- [EXERCISE AIM]: Output each entry in full so that the result matches the data exactly.

- [DATA EXTRACT]:
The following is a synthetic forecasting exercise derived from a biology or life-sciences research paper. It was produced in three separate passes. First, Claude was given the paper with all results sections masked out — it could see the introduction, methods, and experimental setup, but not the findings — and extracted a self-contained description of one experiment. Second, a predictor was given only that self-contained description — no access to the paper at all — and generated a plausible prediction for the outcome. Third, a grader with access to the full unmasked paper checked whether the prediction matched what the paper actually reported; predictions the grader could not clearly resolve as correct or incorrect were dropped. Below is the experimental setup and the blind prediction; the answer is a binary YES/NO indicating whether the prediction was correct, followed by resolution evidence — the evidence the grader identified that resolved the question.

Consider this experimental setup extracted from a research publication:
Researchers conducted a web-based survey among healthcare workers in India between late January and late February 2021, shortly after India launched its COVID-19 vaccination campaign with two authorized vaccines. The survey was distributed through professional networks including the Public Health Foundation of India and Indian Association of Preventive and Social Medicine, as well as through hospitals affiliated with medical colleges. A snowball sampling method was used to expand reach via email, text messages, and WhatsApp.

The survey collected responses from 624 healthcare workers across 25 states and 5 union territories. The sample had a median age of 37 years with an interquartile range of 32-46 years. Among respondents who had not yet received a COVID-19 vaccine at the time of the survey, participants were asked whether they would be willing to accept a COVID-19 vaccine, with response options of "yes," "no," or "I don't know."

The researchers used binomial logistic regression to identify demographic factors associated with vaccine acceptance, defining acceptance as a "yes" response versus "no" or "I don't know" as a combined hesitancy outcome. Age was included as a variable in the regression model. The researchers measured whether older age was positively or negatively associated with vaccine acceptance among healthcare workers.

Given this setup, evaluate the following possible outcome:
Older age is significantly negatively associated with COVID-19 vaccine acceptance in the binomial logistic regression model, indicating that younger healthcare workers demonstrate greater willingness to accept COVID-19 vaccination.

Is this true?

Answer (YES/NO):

- [ANSWER BOX]:
The following is a synthetic forecasting exercise derived from a biology or life-sciences research paper. It was produced in three separate passes. First, Claude was given the paper with all results sections masked out — it could see the introduction, methods, and experimental setup, but not the findings — and extracted a self-contained description of one experiment. Second, a predictor was given only that self-contained description — no access to the paper at all — and generated a plausible prediction for the outcome. Third, a grader with access to the full unmasked paper checked whether the prediction matched what the paper actually reported; predictions the grader could not clearly resolve as correct or incorrect were dropped. Below is the experimental setup and the blind prediction; the answer is a binary YES/NO indicating whether the prediction was correct, followed by resolution evidence — the evidence the grader identified that resolved the question.

Consider this experimental setup extracted from a research publication:
Researchers conducted a web-based survey among healthcare workers in India between late January and late February 2021, shortly after India launched its COVID-19 vaccination campaign with two authorized vaccines. The survey was distributed through professional networks including the Public Health Foundation of India and Indian Association of Preventive and Social Medicine, as well as through hospitals affiliated with medical colleges. A snowball sampling method was used to expand reach via email, text messages, and WhatsApp.

The survey collected responses from 624 healthcare workers across 25 states and 5 union territories. The sample had a median age of 37 years with an interquartile range of 32-46 years. Among respondents who had not yet received a COVID-19 vaccine at the time of the survey, participants were asked whether they would be willing to accept a COVID-19 vaccine, with response options of "yes," "no," or "I don't know."

The researchers used binomial logistic regression to identify demographic factors associated with vaccine acceptance, defining acceptance as a "yes" response versus "no" or "I don't know" as a combined hesitancy outcome. Age was included as a variable in the regression model. The researchers measured whether older age was positively or negatively associated with vaccine acceptance among healthcare workers.

Given this setup, evaluate the following possible outcome:
Older age is significantly negatively associated with COVID-19 vaccine acceptance in the binomial logistic regression model, indicating that younger healthcare workers demonstrate greater willingness to accept COVID-19 vaccination.

Is this true?

Answer (YES/NO):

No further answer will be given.